My friend Quentin is from Lafayette, LA. Lafayette was founded by a French-speaking Acadian named Jean Mouton (aka Jean Sheep)--therefore, Lafayette developed as the Cajun center of Louisiana. We've talked about the Cajuns before, and a lot of Cajun phrases are completely new to me, so I enjoy hearing about them.

Q insists people will say "to my house" instead of "at my house"--presumably coming as a direct translation of "c'est a ma maison" where the preposition "a" can be translated as "to" or "at."

Considering Cajuns say all kinds of crazy things like "making groceries" (to shop for groceries, a calque of the Cajun French faire des groceries) and "my eye!" or "my foot!" to mean "no way!"--in French, it's pretty common to say "mon oeil!" or "mon pied!" to express disbelief-- so this doesn't surprise me.

I had just never heard it before.

Also, here is a map of where Cajun English is spoken.

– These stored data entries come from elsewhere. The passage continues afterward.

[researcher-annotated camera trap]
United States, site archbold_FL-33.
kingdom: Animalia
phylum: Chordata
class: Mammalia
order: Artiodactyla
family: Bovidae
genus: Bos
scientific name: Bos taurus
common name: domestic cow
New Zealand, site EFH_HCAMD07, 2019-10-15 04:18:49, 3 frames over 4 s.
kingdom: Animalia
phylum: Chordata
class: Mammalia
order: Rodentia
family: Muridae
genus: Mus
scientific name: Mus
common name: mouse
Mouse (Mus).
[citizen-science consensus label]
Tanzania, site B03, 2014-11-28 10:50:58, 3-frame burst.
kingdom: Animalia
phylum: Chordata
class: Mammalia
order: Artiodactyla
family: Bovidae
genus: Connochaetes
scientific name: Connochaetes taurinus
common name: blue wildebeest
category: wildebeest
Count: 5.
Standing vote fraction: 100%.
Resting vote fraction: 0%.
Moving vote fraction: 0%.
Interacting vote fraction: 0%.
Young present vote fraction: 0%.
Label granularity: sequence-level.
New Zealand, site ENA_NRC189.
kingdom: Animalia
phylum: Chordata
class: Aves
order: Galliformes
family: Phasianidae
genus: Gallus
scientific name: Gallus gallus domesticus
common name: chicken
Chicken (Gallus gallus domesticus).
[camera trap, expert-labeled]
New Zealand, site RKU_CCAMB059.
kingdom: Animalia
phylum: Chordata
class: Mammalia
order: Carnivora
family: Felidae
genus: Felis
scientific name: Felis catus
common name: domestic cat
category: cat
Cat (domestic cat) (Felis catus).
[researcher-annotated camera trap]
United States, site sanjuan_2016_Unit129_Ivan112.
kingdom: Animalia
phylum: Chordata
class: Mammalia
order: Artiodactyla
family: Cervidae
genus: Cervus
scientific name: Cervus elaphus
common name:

I'll also go ahead and mention that Q makes it a point to refer to his people as Creole, not Cajun. I mean, that's understandable, because they actually are Creole, not Cajun--but to people who aren't either, there aren't really any real connotations either way. But Quentin talks about how Cajun carries so many negative implications that Creole doesn't... which is funny to me.

is derived from the Latin word "crear", which meant, "create." In 1590, Father J. de Acosta decided that the mixed breeds born in the New World were neither Spanish, African, Indian, but various mixtures of all three, thus a created race. So he identified them as "Criollos".

Creoles also have their own brand of French. Over time, the black Créoles and Africans created a French and West African hybrid language called Créole French or Louisiana Creole French. It was used in some circumstances by slaves, planters and free people of color alike. It is still spoken today in central Louisiana.

People who are neither Cajun nor Creole often have trouble identifying the differences between the two. Culturally, they started off very differently, but as Spanish and then French Catholics took over the region, the cultural blending progressed.

Creoles were the first European settlers in New Orleans and the Mississippi river plantations. The considered themselves of aristocratic decent. Their heritage was of France, Spanish or Portuguese origins. Creoles were considered to be very wealthy. Some were given high political appointments by the crown. Creole holdings involved shipping, banking and plantation ownership. Their businesses faltered after the Civil War without slave labor.

Acadians (Cajuns) originating from the West coast of France (Brittny/Normandy) first settled Nova Scotia in 1604. Most were of peasant descent with little or no education, who worked with their hands. After being loaded on ships by the British, who expelled they from Nova Scotia, they began arriving in Louisiana about 1765. Cajuns mostly settled the bayous and open prairies where they could continue their trades of trapping, fishing and farming.

It seems--by Quentin's attitude anyway--that a little bit of snobbery still lingers. How curious!